§ **ИСХОДНЫЕ ДАННЫЕ**:
>>
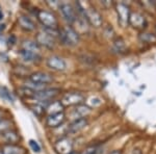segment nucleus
<instances>
[{
	"label": "nucleus",
	"mask_w": 156,
	"mask_h": 154,
	"mask_svg": "<svg viewBox=\"0 0 156 154\" xmlns=\"http://www.w3.org/2000/svg\"><path fill=\"white\" fill-rule=\"evenodd\" d=\"M47 3H48L51 7H55V6H58L59 7V5H60V3H59L58 1H52V2L51 1H47Z\"/></svg>",
	"instance_id": "obj_28"
},
{
	"label": "nucleus",
	"mask_w": 156,
	"mask_h": 154,
	"mask_svg": "<svg viewBox=\"0 0 156 154\" xmlns=\"http://www.w3.org/2000/svg\"><path fill=\"white\" fill-rule=\"evenodd\" d=\"M45 112L48 113L49 116L50 115H54V113H62V109H64V106L60 103V101H53V102H50L46 107H45Z\"/></svg>",
	"instance_id": "obj_17"
},
{
	"label": "nucleus",
	"mask_w": 156,
	"mask_h": 154,
	"mask_svg": "<svg viewBox=\"0 0 156 154\" xmlns=\"http://www.w3.org/2000/svg\"><path fill=\"white\" fill-rule=\"evenodd\" d=\"M102 103L101 99H99V98L97 97H90V99H87V104L90 105V106H99L100 104Z\"/></svg>",
	"instance_id": "obj_24"
},
{
	"label": "nucleus",
	"mask_w": 156,
	"mask_h": 154,
	"mask_svg": "<svg viewBox=\"0 0 156 154\" xmlns=\"http://www.w3.org/2000/svg\"><path fill=\"white\" fill-rule=\"evenodd\" d=\"M83 101H84V96L82 95L81 93L71 92V93H67V94L62 97L60 103L62 104V106H65V105H67V106L68 105H69V106H71V105L77 106V105L82 104Z\"/></svg>",
	"instance_id": "obj_4"
},
{
	"label": "nucleus",
	"mask_w": 156,
	"mask_h": 154,
	"mask_svg": "<svg viewBox=\"0 0 156 154\" xmlns=\"http://www.w3.org/2000/svg\"><path fill=\"white\" fill-rule=\"evenodd\" d=\"M54 149L58 154H70L73 152V142L70 138L64 136L54 144Z\"/></svg>",
	"instance_id": "obj_3"
},
{
	"label": "nucleus",
	"mask_w": 156,
	"mask_h": 154,
	"mask_svg": "<svg viewBox=\"0 0 156 154\" xmlns=\"http://www.w3.org/2000/svg\"><path fill=\"white\" fill-rule=\"evenodd\" d=\"M0 120H2V113L0 112Z\"/></svg>",
	"instance_id": "obj_31"
},
{
	"label": "nucleus",
	"mask_w": 156,
	"mask_h": 154,
	"mask_svg": "<svg viewBox=\"0 0 156 154\" xmlns=\"http://www.w3.org/2000/svg\"><path fill=\"white\" fill-rule=\"evenodd\" d=\"M70 154H78V153H75V152H72V153H70Z\"/></svg>",
	"instance_id": "obj_32"
},
{
	"label": "nucleus",
	"mask_w": 156,
	"mask_h": 154,
	"mask_svg": "<svg viewBox=\"0 0 156 154\" xmlns=\"http://www.w3.org/2000/svg\"><path fill=\"white\" fill-rule=\"evenodd\" d=\"M29 146H30V148L32 149V151H34V152H40V151H41V147H40V145L37 144V141L30 140L29 141Z\"/></svg>",
	"instance_id": "obj_25"
},
{
	"label": "nucleus",
	"mask_w": 156,
	"mask_h": 154,
	"mask_svg": "<svg viewBox=\"0 0 156 154\" xmlns=\"http://www.w3.org/2000/svg\"><path fill=\"white\" fill-rule=\"evenodd\" d=\"M29 81L31 82H36V83H40V84H49L53 81V77L51 76L48 73L45 72H37L34 73L29 76Z\"/></svg>",
	"instance_id": "obj_10"
},
{
	"label": "nucleus",
	"mask_w": 156,
	"mask_h": 154,
	"mask_svg": "<svg viewBox=\"0 0 156 154\" xmlns=\"http://www.w3.org/2000/svg\"><path fill=\"white\" fill-rule=\"evenodd\" d=\"M65 113L64 112L62 113H54V115H50L48 116V118H47V125L49 126V127L51 128H56L60 126L64 123L65 121Z\"/></svg>",
	"instance_id": "obj_12"
},
{
	"label": "nucleus",
	"mask_w": 156,
	"mask_h": 154,
	"mask_svg": "<svg viewBox=\"0 0 156 154\" xmlns=\"http://www.w3.org/2000/svg\"><path fill=\"white\" fill-rule=\"evenodd\" d=\"M3 154H24V150L16 145H5L2 148Z\"/></svg>",
	"instance_id": "obj_20"
},
{
	"label": "nucleus",
	"mask_w": 156,
	"mask_h": 154,
	"mask_svg": "<svg viewBox=\"0 0 156 154\" xmlns=\"http://www.w3.org/2000/svg\"><path fill=\"white\" fill-rule=\"evenodd\" d=\"M31 108H32V112L36 113L37 116H41L43 113H45V107L43 106L42 104H40V103H37V104L31 106Z\"/></svg>",
	"instance_id": "obj_23"
},
{
	"label": "nucleus",
	"mask_w": 156,
	"mask_h": 154,
	"mask_svg": "<svg viewBox=\"0 0 156 154\" xmlns=\"http://www.w3.org/2000/svg\"><path fill=\"white\" fill-rule=\"evenodd\" d=\"M2 138L6 143H9V145H14V143H17L19 141V135L15 131L7 130L5 132L2 133Z\"/></svg>",
	"instance_id": "obj_19"
},
{
	"label": "nucleus",
	"mask_w": 156,
	"mask_h": 154,
	"mask_svg": "<svg viewBox=\"0 0 156 154\" xmlns=\"http://www.w3.org/2000/svg\"><path fill=\"white\" fill-rule=\"evenodd\" d=\"M37 17L45 28H56L57 20L52 13L47 11H37Z\"/></svg>",
	"instance_id": "obj_2"
},
{
	"label": "nucleus",
	"mask_w": 156,
	"mask_h": 154,
	"mask_svg": "<svg viewBox=\"0 0 156 154\" xmlns=\"http://www.w3.org/2000/svg\"><path fill=\"white\" fill-rule=\"evenodd\" d=\"M36 42L39 46H43L49 48V49H52L55 45V40L53 37H51L49 34H47L46 31H42L39 32L36 37Z\"/></svg>",
	"instance_id": "obj_7"
},
{
	"label": "nucleus",
	"mask_w": 156,
	"mask_h": 154,
	"mask_svg": "<svg viewBox=\"0 0 156 154\" xmlns=\"http://www.w3.org/2000/svg\"><path fill=\"white\" fill-rule=\"evenodd\" d=\"M58 36L60 41L64 43L65 45L75 46L79 42V34L71 26H65L62 29H60L58 31Z\"/></svg>",
	"instance_id": "obj_1"
},
{
	"label": "nucleus",
	"mask_w": 156,
	"mask_h": 154,
	"mask_svg": "<svg viewBox=\"0 0 156 154\" xmlns=\"http://www.w3.org/2000/svg\"><path fill=\"white\" fill-rule=\"evenodd\" d=\"M109 154H121L120 151H112V152H110Z\"/></svg>",
	"instance_id": "obj_29"
},
{
	"label": "nucleus",
	"mask_w": 156,
	"mask_h": 154,
	"mask_svg": "<svg viewBox=\"0 0 156 154\" xmlns=\"http://www.w3.org/2000/svg\"><path fill=\"white\" fill-rule=\"evenodd\" d=\"M84 18L89 23L94 25L95 27H100L102 25V17L95 9H84Z\"/></svg>",
	"instance_id": "obj_6"
},
{
	"label": "nucleus",
	"mask_w": 156,
	"mask_h": 154,
	"mask_svg": "<svg viewBox=\"0 0 156 154\" xmlns=\"http://www.w3.org/2000/svg\"><path fill=\"white\" fill-rule=\"evenodd\" d=\"M22 50L29 52H34V53H37L40 52V46L37 44L36 41H30V40H25L22 43Z\"/></svg>",
	"instance_id": "obj_18"
},
{
	"label": "nucleus",
	"mask_w": 156,
	"mask_h": 154,
	"mask_svg": "<svg viewBox=\"0 0 156 154\" xmlns=\"http://www.w3.org/2000/svg\"><path fill=\"white\" fill-rule=\"evenodd\" d=\"M58 94H59V89H45V90L39 91V92H36L34 94V96L37 100L40 101V102L44 101V102H46V103H49L50 100L55 98Z\"/></svg>",
	"instance_id": "obj_5"
},
{
	"label": "nucleus",
	"mask_w": 156,
	"mask_h": 154,
	"mask_svg": "<svg viewBox=\"0 0 156 154\" xmlns=\"http://www.w3.org/2000/svg\"><path fill=\"white\" fill-rule=\"evenodd\" d=\"M0 154H3V153H2V152H0Z\"/></svg>",
	"instance_id": "obj_33"
},
{
	"label": "nucleus",
	"mask_w": 156,
	"mask_h": 154,
	"mask_svg": "<svg viewBox=\"0 0 156 154\" xmlns=\"http://www.w3.org/2000/svg\"><path fill=\"white\" fill-rule=\"evenodd\" d=\"M129 23L131 24L133 27L140 28V27H143L145 25L146 20L140 14H138V13H133V14H130Z\"/></svg>",
	"instance_id": "obj_16"
},
{
	"label": "nucleus",
	"mask_w": 156,
	"mask_h": 154,
	"mask_svg": "<svg viewBox=\"0 0 156 154\" xmlns=\"http://www.w3.org/2000/svg\"><path fill=\"white\" fill-rule=\"evenodd\" d=\"M1 96H3L4 98H6V99H9V100H12L11 93H9L5 88H1Z\"/></svg>",
	"instance_id": "obj_26"
},
{
	"label": "nucleus",
	"mask_w": 156,
	"mask_h": 154,
	"mask_svg": "<svg viewBox=\"0 0 156 154\" xmlns=\"http://www.w3.org/2000/svg\"><path fill=\"white\" fill-rule=\"evenodd\" d=\"M20 54H21L22 59L26 62H36L40 59V54L37 53H34V52H29V51H25V50H22L20 51Z\"/></svg>",
	"instance_id": "obj_21"
},
{
	"label": "nucleus",
	"mask_w": 156,
	"mask_h": 154,
	"mask_svg": "<svg viewBox=\"0 0 156 154\" xmlns=\"http://www.w3.org/2000/svg\"><path fill=\"white\" fill-rule=\"evenodd\" d=\"M11 121L4 120V119L0 120V133H3L7 130H11Z\"/></svg>",
	"instance_id": "obj_22"
},
{
	"label": "nucleus",
	"mask_w": 156,
	"mask_h": 154,
	"mask_svg": "<svg viewBox=\"0 0 156 154\" xmlns=\"http://www.w3.org/2000/svg\"><path fill=\"white\" fill-rule=\"evenodd\" d=\"M90 113V106H87V105H85V104H80V105H77V106L73 109L72 117L75 118V120L83 119L87 117Z\"/></svg>",
	"instance_id": "obj_14"
},
{
	"label": "nucleus",
	"mask_w": 156,
	"mask_h": 154,
	"mask_svg": "<svg viewBox=\"0 0 156 154\" xmlns=\"http://www.w3.org/2000/svg\"><path fill=\"white\" fill-rule=\"evenodd\" d=\"M59 9L64 18L67 20L69 23H74L77 19V15L73 6L69 3H60Z\"/></svg>",
	"instance_id": "obj_8"
},
{
	"label": "nucleus",
	"mask_w": 156,
	"mask_h": 154,
	"mask_svg": "<svg viewBox=\"0 0 156 154\" xmlns=\"http://www.w3.org/2000/svg\"><path fill=\"white\" fill-rule=\"evenodd\" d=\"M18 22L19 25L21 26V28L26 30V31H32V30L36 28V25H34V21L30 18H28L27 16H24V15L19 17Z\"/></svg>",
	"instance_id": "obj_15"
},
{
	"label": "nucleus",
	"mask_w": 156,
	"mask_h": 154,
	"mask_svg": "<svg viewBox=\"0 0 156 154\" xmlns=\"http://www.w3.org/2000/svg\"><path fill=\"white\" fill-rule=\"evenodd\" d=\"M98 153V149L96 147H90L87 148L82 154H97Z\"/></svg>",
	"instance_id": "obj_27"
},
{
	"label": "nucleus",
	"mask_w": 156,
	"mask_h": 154,
	"mask_svg": "<svg viewBox=\"0 0 156 154\" xmlns=\"http://www.w3.org/2000/svg\"><path fill=\"white\" fill-rule=\"evenodd\" d=\"M87 120L85 118L83 119H78V120H74L73 122L68 126L67 131L68 133H76L79 132L80 130H82L85 126L87 125Z\"/></svg>",
	"instance_id": "obj_13"
},
{
	"label": "nucleus",
	"mask_w": 156,
	"mask_h": 154,
	"mask_svg": "<svg viewBox=\"0 0 156 154\" xmlns=\"http://www.w3.org/2000/svg\"><path fill=\"white\" fill-rule=\"evenodd\" d=\"M117 13L119 17L120 23L124 26L127 23H129V17H130V9L126 4L119 3L117 5Z\"/></svg>",
	"instance_id": "obj_11"
},
{
	"label": "nucleus",
	"mask_w": 156,
	"mask_h": 154,
	"mask_svg": "<svg viewBox=\"0 0 156 154\" xmlns=\"http://www.w3.org/2000/svg\"><path fill=\"white\" fill-rule=\"evenodd\" d=\"M2 17H3V14H2V13H1V12H0V20H1V19H2Z\"/></svg>",
	"instance_id": "obj_30"
},
{
	"label": "nucleus",
	"mask_w": 156,
	"mask_h": 154,
	"mask_svg": "<svg viewBox=\"0 0 156 154\" xmlns=\"http://www.w3.org/2000/svg\"><path fill=\"white\" fill-rule=\"evenodd\" d=\"M0 30H1V27H0Z\"/></svg>",
	"instance_id": "obj_34"
},
{
	"label": "nucleus",
	"mask_w": 156,
	"mask_h": 154,
	"mask_svg": "<svg viewBox=\"0 0 156 154\" xmlns=\"http://www.w3.org/2000/svg\"><path fill=\"white\" fill-rule=\"evenodd\" d=\"M47 66L53 71H64L67 68V64L65 59H62L60 56H57V55L50 56L47 59Z\"/></svg>",
	"instance_id": "obj_9"
}]
</instances>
<<
§ **ЗАДАНИЕ**:
Перепечатайте листинг от первой строки по строку с «101H84V96L82 95L81 93L71» включительно. Изображения в ответ не включайте.

§ **ОТВЕТ К ЗАДАНИЮ**:
segment nucleus
<instances>
[{
	"label": "nucleus",
	"mask_w": 156,
	"mask_h": 154,
	"mask_svg": "<svg viewBox=\"0 0 156 154\" xmlns=\"http://www.w3.org/2000/svg\"><path fill=\"white\" fill-rule=\"evenodd\" d=\"M47 3H48L51 7H55V6H58L59 7V5H60V3H59L58 1H52V2L51 1H47Z\"/></svg>",
	"instance_id": "obj_28"
},
{
	"label": "nucleus",
	"mask_w": 156,
	"mask_h": 154,
	"mask_svg": "<svg viewBox=\"0 0 156 154\" xmlns=\"http://www.w3.org/2000/svg\"><path fill=\"white\" fill-rule=\"evenodd\" d=\"M45 112L48 113L49 116L50 115H54V113H62V109H64V106L60 103V101H53V102H50L46 107H45Z\"/></svg>",
	"instance_id": "obj_17"
},
{
	"label": "nucleus",
	"mask_w": 156,
	"mask_h": 154,
	"mask_svg": "<svg viewBox=\"0 0 156 154\" xmlns=\"http://www.w3.org/2000/svg\"><path fill=\"white\" fill-rule=\"evenodd\" d=\"M102 103L101 99H99V98L97 97H90V99H87V104L90 105V106H99L100 104Z\"/></svg>",
	"instance_id": "obj_24"
},
{
	"label": "nucleus",
	"mask_w": 156,
	"mask_h": 154,
	"mask_svg": "<svg viewBox=\"0 0 156 154\" xmlns=\"http://www.w3.org/2000/svg\"><path fill=\"white\" fill-rule=\"evenodd\" d=\"M83 101H84V96L82 95L81 93L71 92V93H67V94L62 97L60 103L62 104V106H65V105H67V106L68 105H69V106H71V105L77 106V105L82 104Z\"/></svg>",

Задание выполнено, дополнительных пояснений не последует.